14:07 mardination: having doubts on people skillset or qualification or doubts of code that it is not as good as philsophy learned from papers, that it works so...round about
14:08 mardination: this all can be cured with taking the full pot on, and going throough it line by line, which i also did
14:12 mardination: in general I did not belive designers who are paid 5k or more per month to make hardware design, that they are underqualified, in general i round about belived that all works , time to time you get this question that how, and than exactly how
14:17 mardination: i have not yet read all the TCE TTA vliws, but miaow is very good in how it does things, it is the best that i have seen so far -- i think tce tta are good as well, and synposis i have not looked, it is commercial, maybe they used cadence/synopsis generator there, my understandings are i did not break any law like always
14:17 mardination: the code was published with MIT license
16:10 mardination: generally or generically summing this up, is i picked a central most important file, it is all subjective, it is fetch/round_robin.v this file feeds f_decode_wfids to the chip, it also centrally fetches opcodes from pcblocks
16:12 mardination: it based of the vacant wfid entries, which is...vacant_wr_reg=instr_done_en | wr
16:13 mardination: that means if the dispatcher does not register a dispatch , cause wr=wf_dispatch_i
16:13 mardination: the whole chip can not feed valid bits to the decoder and issuee module via wavepool
16:14 mardination: so in other words, decode_wr_data is in two states the wr port for the read muxes, in instr_info_table.v
16:14 mardination: depending if the chip fed some valid entries f_decode_valid or not
16:15 mardination: if dispatcher is clamped to fail , no valid entries will be fed, and chip takes previous issued_rd_data from the flops
16:16 mardination: however when valid entries are feed, it takes the current fetched and decoded instruction using the full pipeline length, where the earlier can be managed with lsu
16:16 mardination: now, the detail that i allready also mentioned before was.

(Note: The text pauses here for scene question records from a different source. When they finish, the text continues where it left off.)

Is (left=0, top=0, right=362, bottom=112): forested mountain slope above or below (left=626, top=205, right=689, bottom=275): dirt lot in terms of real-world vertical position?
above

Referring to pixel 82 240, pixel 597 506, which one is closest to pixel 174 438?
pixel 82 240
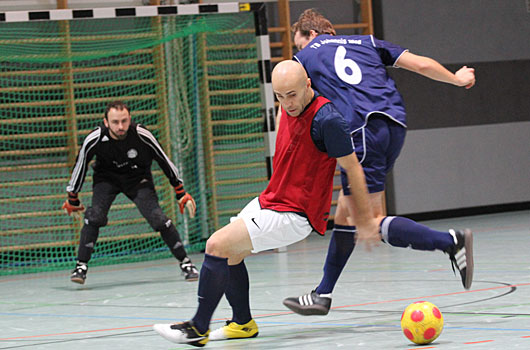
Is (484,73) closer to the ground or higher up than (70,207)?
higher up

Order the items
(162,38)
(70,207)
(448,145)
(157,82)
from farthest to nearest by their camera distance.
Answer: (448,145) < (157,82) < (162,38) < (70,207)

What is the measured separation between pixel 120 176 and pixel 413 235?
3.65 metres

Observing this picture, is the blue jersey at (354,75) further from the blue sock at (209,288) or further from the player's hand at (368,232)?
the blue sock at (209,288)

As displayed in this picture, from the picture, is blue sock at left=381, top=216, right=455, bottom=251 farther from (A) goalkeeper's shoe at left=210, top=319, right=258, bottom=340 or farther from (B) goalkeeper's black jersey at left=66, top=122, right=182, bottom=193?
(B) goalkeeper's black jersey at left=66, top=122, right=182, bottom=193

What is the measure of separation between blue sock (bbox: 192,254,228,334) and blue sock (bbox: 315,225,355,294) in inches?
29.8

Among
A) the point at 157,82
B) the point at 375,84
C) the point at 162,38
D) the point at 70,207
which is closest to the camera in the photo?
the point at 375,84

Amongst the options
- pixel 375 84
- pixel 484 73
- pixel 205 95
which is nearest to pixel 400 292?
pixel 375 84

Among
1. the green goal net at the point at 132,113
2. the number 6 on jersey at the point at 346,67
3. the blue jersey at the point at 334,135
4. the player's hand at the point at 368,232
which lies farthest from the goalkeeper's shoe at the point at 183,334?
the green goal net at the point at 132,113

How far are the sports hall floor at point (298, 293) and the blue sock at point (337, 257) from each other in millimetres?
187

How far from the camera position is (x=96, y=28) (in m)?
9.93

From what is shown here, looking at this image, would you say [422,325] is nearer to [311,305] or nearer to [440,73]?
[311,305]

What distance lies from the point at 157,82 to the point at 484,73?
4564 millimetres

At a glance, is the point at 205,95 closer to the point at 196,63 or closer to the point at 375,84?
the point at 196,63

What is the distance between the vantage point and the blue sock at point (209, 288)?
3525 millimetres
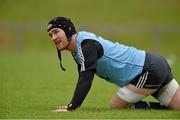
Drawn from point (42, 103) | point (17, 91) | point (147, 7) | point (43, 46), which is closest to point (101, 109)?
point (42, 103)

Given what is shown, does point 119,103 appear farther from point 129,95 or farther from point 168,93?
point 168,93

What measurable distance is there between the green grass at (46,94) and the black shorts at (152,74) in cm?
41

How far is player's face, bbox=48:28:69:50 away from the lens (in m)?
10.0

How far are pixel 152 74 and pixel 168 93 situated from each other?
57 cm

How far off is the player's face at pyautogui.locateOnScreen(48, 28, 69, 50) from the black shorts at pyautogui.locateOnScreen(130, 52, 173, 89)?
117 centimetres

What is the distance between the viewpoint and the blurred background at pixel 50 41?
611 inches

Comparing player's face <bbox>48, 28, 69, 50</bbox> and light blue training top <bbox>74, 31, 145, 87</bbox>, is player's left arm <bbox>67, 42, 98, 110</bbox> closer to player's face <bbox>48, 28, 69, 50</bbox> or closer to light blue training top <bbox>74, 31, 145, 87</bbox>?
light blue training top <bbox>74, 31, 145, 87</bbox>

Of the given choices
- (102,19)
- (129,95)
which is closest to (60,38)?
(129,95)

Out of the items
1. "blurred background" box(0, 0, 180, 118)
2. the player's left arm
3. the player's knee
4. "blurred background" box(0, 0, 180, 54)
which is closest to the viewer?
the player's left arm

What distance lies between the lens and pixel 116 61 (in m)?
10.1

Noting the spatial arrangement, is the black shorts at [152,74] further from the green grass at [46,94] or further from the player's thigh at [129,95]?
the green grass at [46,94]

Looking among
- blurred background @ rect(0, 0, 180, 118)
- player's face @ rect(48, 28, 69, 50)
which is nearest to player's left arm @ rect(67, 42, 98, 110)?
player's face @ rect(48, 28, 69, 50)

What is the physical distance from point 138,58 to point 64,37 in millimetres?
1149

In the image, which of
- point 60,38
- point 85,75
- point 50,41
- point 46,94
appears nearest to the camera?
point 85,75
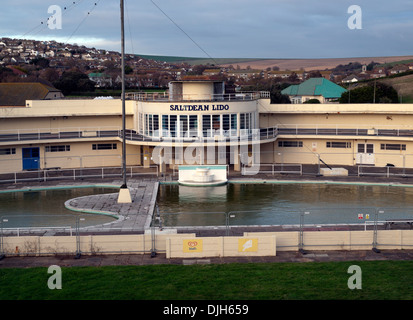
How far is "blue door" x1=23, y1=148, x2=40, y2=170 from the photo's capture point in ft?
145

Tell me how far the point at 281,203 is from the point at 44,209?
13.6 m

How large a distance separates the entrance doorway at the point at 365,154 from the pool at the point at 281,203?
310 inches

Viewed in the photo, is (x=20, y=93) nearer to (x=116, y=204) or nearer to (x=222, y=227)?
(x=116, y=204)

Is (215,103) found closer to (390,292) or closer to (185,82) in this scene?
(185,82)

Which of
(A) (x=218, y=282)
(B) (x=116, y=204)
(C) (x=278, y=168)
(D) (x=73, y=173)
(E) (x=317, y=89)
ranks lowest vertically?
(A) (x=218, y=282)

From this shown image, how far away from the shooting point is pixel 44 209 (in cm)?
3262

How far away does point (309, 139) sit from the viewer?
156 ft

16:17 mardination: if the stream meets a dependency
16:17 mardination: meaning that for whatever reason instruction can not be issued
16:17 mardination: than the instructions decode instance will be leaving valid bits on
16:19 mardination: during such a modent, it feeds the alus directly from the decode module issue_opcode, without even going through the
16:19 mardination: *moment, going through the issue flops, but only scoreboard flops
16:20 mardination: in other words, issue_opcode and it's brothers have two drivers
16:20 mardination: but one of them is not driven conditionally
16:20 mardination: this in verilog means a tri-state buffer technique
16:21 mardination: to avoid transistor damage whatever because of multiple drivers for the same wire/net or port
16:27 mardination: anyways this method is very clever, and definitely one good and right way to do it
16:36 mardination: why it carries some importance, because it is the fast fallback path for one method, to get additional slots
16:37 mardination: cause now fetch queue content passes through the issue module basically, so it is very fast
16:38 mardination: theoretically there are two methods, one is pinning the opcodes to different flops and lsuing there by parsing the opcode from registers and data cache
16:45 mardination: I implement all that code if needed, since I have talked about this several time, and for some reason you yet have not understood
16:54 mardination: for me some of the issues are with remembering the tessellation and geometry shader pipeline at the moment
16:55 mardination: shader stages only, but this method can be also done in generic ways which is suitable for every shading stage
17:00 mardination: very long book can be cooked together based of miaow, to help people to understand the code, but heck i do not have resources or momentum to fill this out
18:16 mardination: i have some more tests to do, testbenches, to yet reconfirm things, I'm not always entirely sure what i read :) lucky guesses
18:19 mardination: there is some percentage of accuracy in my views, not always entirely sure, even though i think, if we were to discuss about miaow, i do not promise anything to be accurate , books would also probably neeed to undergo some reviews and mistakes fixed etc.
18:39 mardination: i am pretty sure i know how that hw works but if i explain it right is another matter.